Exercise inputs:
--------------------------------
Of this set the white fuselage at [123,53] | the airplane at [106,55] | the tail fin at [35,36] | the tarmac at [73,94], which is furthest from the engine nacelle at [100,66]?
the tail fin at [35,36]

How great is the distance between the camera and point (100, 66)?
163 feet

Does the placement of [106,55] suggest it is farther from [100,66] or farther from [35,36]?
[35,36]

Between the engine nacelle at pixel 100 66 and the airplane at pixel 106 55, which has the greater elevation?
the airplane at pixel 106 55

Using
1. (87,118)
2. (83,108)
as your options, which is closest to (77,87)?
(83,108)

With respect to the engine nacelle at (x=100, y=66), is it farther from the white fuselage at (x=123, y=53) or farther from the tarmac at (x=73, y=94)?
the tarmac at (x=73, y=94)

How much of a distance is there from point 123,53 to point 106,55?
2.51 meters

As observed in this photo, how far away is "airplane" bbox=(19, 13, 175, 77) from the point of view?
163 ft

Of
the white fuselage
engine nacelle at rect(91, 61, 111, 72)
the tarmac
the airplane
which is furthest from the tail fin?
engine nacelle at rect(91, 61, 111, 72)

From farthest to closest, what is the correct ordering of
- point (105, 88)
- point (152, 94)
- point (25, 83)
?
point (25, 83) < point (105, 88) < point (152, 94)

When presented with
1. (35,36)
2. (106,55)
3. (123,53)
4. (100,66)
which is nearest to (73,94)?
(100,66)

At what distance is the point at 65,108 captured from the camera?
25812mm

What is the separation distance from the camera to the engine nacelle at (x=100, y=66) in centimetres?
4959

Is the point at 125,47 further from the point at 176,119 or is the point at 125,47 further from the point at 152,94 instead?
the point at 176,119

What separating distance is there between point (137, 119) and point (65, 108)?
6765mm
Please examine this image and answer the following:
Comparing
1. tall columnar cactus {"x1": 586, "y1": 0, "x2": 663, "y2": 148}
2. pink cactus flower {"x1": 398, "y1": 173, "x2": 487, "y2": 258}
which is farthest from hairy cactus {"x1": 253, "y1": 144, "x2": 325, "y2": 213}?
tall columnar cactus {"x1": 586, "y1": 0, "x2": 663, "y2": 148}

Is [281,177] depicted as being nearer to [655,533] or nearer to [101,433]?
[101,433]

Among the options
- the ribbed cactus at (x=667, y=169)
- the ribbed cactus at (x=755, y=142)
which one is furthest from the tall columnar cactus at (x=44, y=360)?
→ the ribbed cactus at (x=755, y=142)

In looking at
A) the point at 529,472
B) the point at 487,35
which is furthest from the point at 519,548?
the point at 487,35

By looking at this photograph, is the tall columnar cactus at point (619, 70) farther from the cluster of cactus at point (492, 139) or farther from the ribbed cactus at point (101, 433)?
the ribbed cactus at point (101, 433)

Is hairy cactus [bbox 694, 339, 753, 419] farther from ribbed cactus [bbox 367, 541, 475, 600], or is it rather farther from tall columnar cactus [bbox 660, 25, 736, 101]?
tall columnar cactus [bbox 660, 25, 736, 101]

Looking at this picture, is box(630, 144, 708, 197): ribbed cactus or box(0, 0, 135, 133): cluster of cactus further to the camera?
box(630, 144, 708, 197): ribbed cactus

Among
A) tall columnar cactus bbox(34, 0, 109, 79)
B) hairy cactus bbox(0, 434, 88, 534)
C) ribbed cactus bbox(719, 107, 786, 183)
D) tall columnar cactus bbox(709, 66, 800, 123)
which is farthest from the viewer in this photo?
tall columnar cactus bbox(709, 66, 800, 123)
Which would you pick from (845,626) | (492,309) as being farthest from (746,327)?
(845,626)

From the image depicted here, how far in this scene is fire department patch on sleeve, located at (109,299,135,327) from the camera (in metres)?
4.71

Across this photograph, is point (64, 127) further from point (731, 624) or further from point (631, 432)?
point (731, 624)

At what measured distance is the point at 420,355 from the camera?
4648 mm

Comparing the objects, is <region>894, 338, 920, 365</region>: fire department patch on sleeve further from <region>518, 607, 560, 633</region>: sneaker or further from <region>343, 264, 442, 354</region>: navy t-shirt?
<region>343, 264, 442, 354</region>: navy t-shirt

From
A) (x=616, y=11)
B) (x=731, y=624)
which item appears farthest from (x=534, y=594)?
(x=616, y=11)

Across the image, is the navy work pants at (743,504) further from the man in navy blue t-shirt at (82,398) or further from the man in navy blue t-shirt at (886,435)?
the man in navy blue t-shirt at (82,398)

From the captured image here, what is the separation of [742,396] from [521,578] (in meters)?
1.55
--------------------------------
Aim:
Put the stretch of the material from the line containing "Across this photograph, is" through the final line into a Markdown table with the columns No. and Line. Give each line its own numbered row and leave out blank lines.

Answer below:
| No. | Line |
|---|---|
| 1 | Across this photograph, is point (64, 127) further from point (731, 624) or further from point (631, 432)? |
| 2 | point (731, 624) |
| 3 | At what measured distance is the point at 420,355 from the camera? |
| 4 | 4648 mm |
| 5 | Comparing the objects, is <region>894, 338, 920, 365</region>: fire department patch on sleeve further from <region>518, 607, 560, 633</region>: sneaker or further from <region>343, 264, 442, 354</region>: navy t-shirt? |
| 6 | <region>343, 264, 442, 354</region>: navy t-shirt |
| 7 | From |
| 8 | A) (x=616, y=11) |
| 9 | B) (x=731, y=624) |
| 10 | which item appears farthest from (x=534, y=594)? |
| 11 | (x=616, y=11) |
| 12 | Across the image, is the navy work pants at (743,504) further from the man in navy blue t-shirt at (82,398) or further from the man in navy blue t-shirt at (886,435)? |
| 13 | the man in navy blue t-shirt at (82,398) |
| 14 | From the captured image here, what is the separation of [742,396] from [521,578] (in meters)? |
| 15 | 1.55 |